DOCUMENT PASSAGE section start

Many ancient civilizations made astronomical notes, but according to researchers, this is the earliest historical document of naked eye observations on a variable star – Algol.
Variable stars are stars with a varying brightness (as seen from Earth), and they probably held a special place in Egyptian astronomy – they made careful notes on these stars. Now, more than three thousand years later, a particular papyrus could hold valuable astrophysical information.
The papyrus was acquired by the Egyptian Museum of Cairo in 1943 from an antiquities dealer. In 1966, Egyptian scientist Abd el-Mohsen Bakir published it as the Cairo Calendar No. 86637 and now, University of Helsinki researchers analyzed in more detail. Lauri Jetsu and Sebastian Porceddu said:
"Our statistical analysis leads us to argue that the mythological texts of the Cairo Calendar contain astrophysical information about Algol," the scientists said.
The text is divided into three sections (Book I, II and III). The first Book contains 365 passages, one for each day of the 360-day Egyptian year plus five epagomenal days. The passages are quite diverse, containing mentions of religious feasts, legends and mythological stories and horoscope-type forecasts. The analysis revealed that periods of the variable star Algol (periodicity of 2.85 days) and the Moon (29.6 days) are strongly connected to the actions of deities in the calendar.
"We show that Algol was represented as Horus and thus signified both divinity and kingship," the researchers said. "The texts describing the actions of Horus are consistent with the course of events witnessed by any naked eye observer of Algol."
Other deities were connected with other periods.

DOCUMENT PASSAGE section end
GIVEN INFORMATION section start

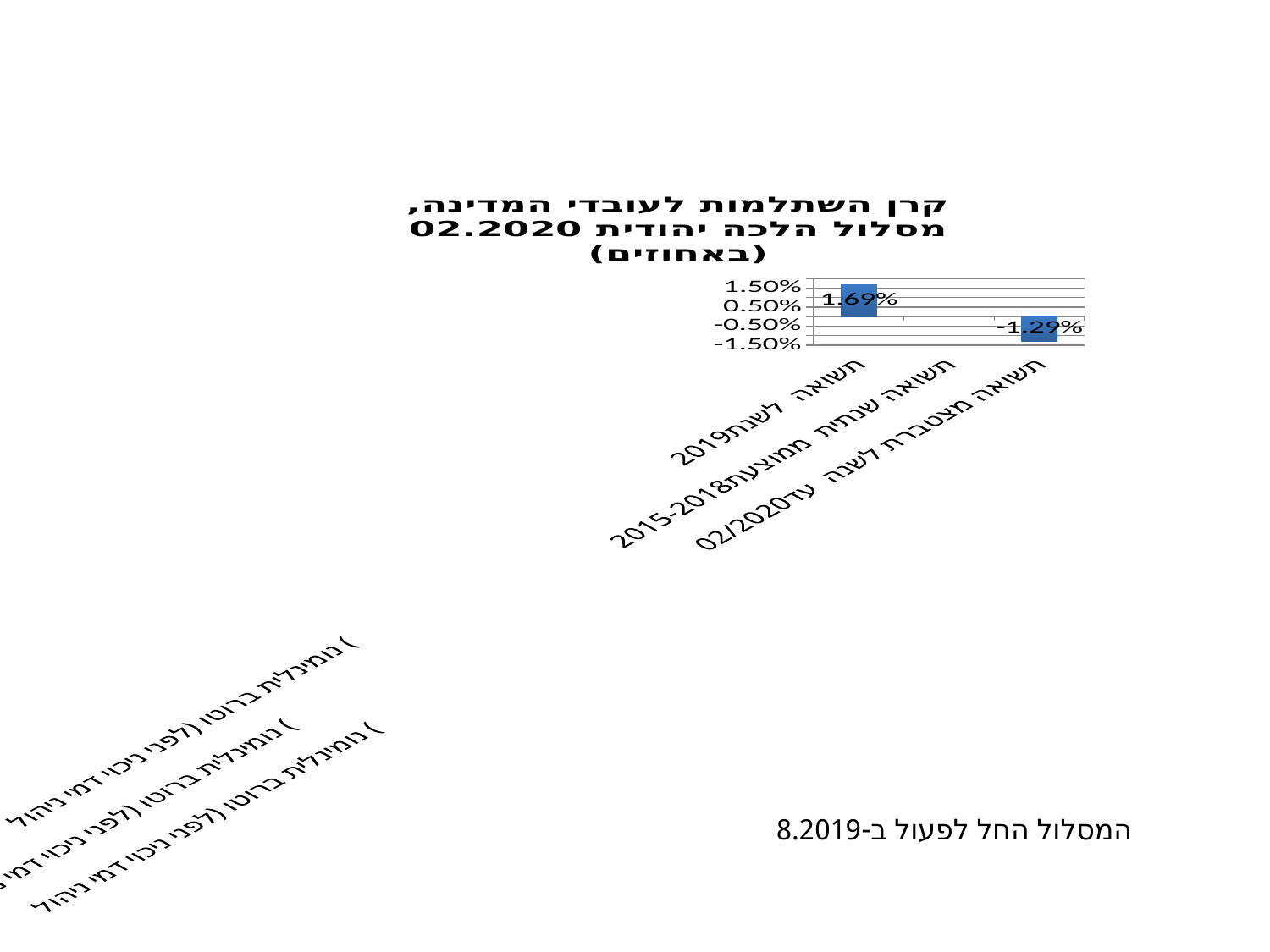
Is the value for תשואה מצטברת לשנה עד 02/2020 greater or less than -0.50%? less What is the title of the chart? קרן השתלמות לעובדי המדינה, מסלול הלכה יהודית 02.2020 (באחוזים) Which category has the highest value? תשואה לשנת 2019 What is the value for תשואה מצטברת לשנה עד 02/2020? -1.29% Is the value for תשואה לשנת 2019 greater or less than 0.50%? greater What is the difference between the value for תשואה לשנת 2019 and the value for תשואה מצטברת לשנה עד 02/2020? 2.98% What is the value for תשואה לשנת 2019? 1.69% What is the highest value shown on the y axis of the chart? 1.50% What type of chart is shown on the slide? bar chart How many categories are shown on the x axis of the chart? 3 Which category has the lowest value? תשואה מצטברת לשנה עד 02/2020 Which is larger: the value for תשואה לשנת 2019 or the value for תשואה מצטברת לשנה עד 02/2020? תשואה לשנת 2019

GIVEN INFORMATION section end
GIVEN INFORMATION section start

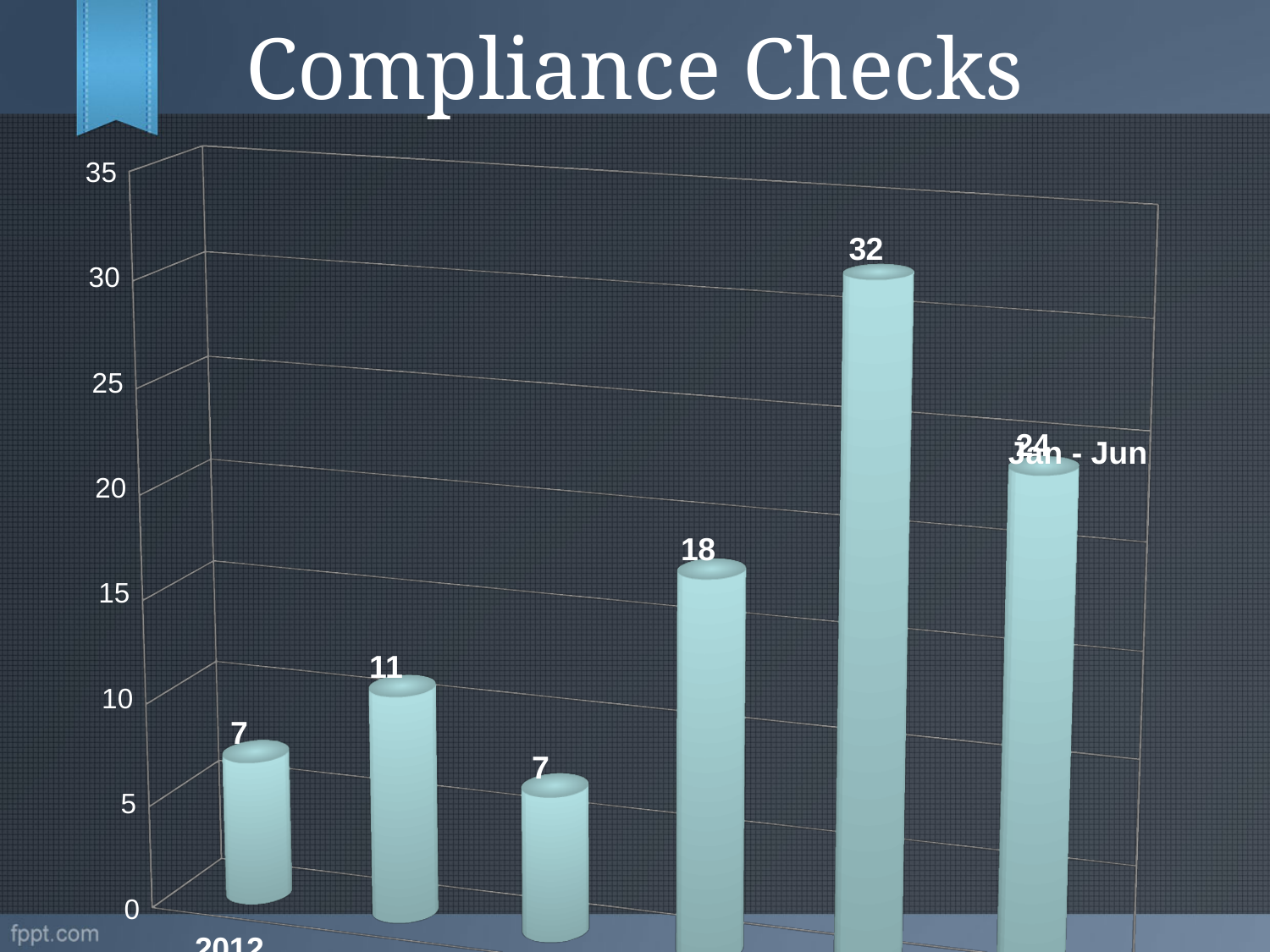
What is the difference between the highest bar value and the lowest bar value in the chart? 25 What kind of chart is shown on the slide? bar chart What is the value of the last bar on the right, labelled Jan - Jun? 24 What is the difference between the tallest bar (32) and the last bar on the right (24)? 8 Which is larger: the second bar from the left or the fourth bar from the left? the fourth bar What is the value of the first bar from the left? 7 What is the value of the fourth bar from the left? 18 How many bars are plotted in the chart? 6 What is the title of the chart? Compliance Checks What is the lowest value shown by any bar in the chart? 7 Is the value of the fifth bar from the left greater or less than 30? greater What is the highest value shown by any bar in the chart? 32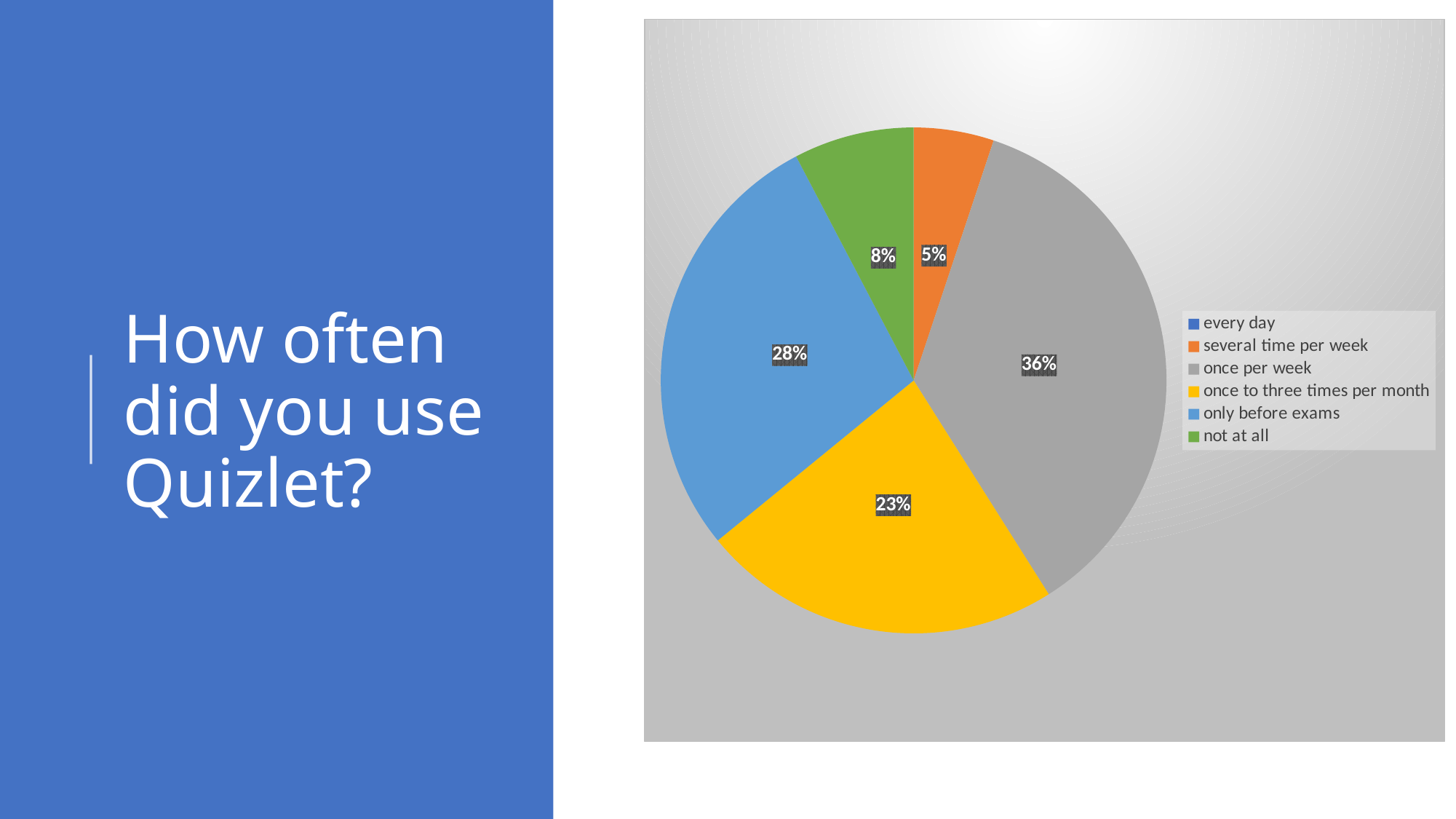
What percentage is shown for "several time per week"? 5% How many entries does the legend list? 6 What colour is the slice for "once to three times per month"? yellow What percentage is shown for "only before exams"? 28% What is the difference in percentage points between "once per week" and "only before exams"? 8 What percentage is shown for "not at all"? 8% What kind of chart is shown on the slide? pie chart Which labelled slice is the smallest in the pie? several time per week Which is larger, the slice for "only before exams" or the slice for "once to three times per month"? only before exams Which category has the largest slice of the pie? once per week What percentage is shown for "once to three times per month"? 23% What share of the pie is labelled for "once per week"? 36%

GIVEN INFORMATION section end

## [YOUR TASKS]
[a] In the Cairo Calendar passage, what periodicity did the analysis find for the variable star Algol?
[b] Pick up the Cairo Calendar passage right after its final sentence and keep writing.
The rows play no part in what comes next.

## [ANSWERS TO THE EXERCISE]
[a] 2.85 days

[b]
"The period of the Moon, 29.6 days, has also been discovered in the Cairo Calendar," they said. "We show that the actions of Seth were connected to this period, which also strongly regulated the times described as lucky for Heaven and for Earth."
But aside from mythological and archaeological information, this could also be interesting from a purely astronomical point of view – it seems to show that the first variable star, as well as its period, was discovered much earlier than previously believed.
"In 1596, Fabricius discovered the first variable star, Mira. Holwarda determined its eleven month period 44 years later. In 1669, Montanari discovered the second variable star, Algol. Goodricke determined the 2.867 days period of Algol in 1783," Jetsu and Porceddu said. "All these astronomical discoveries were made with naked eye. Since then, they have become milestones of natural sciences. Our statistical analysis of the Cairo Calendar confirms that all these milestones should be shifted about three millennia backwards in time," the scientists concluded.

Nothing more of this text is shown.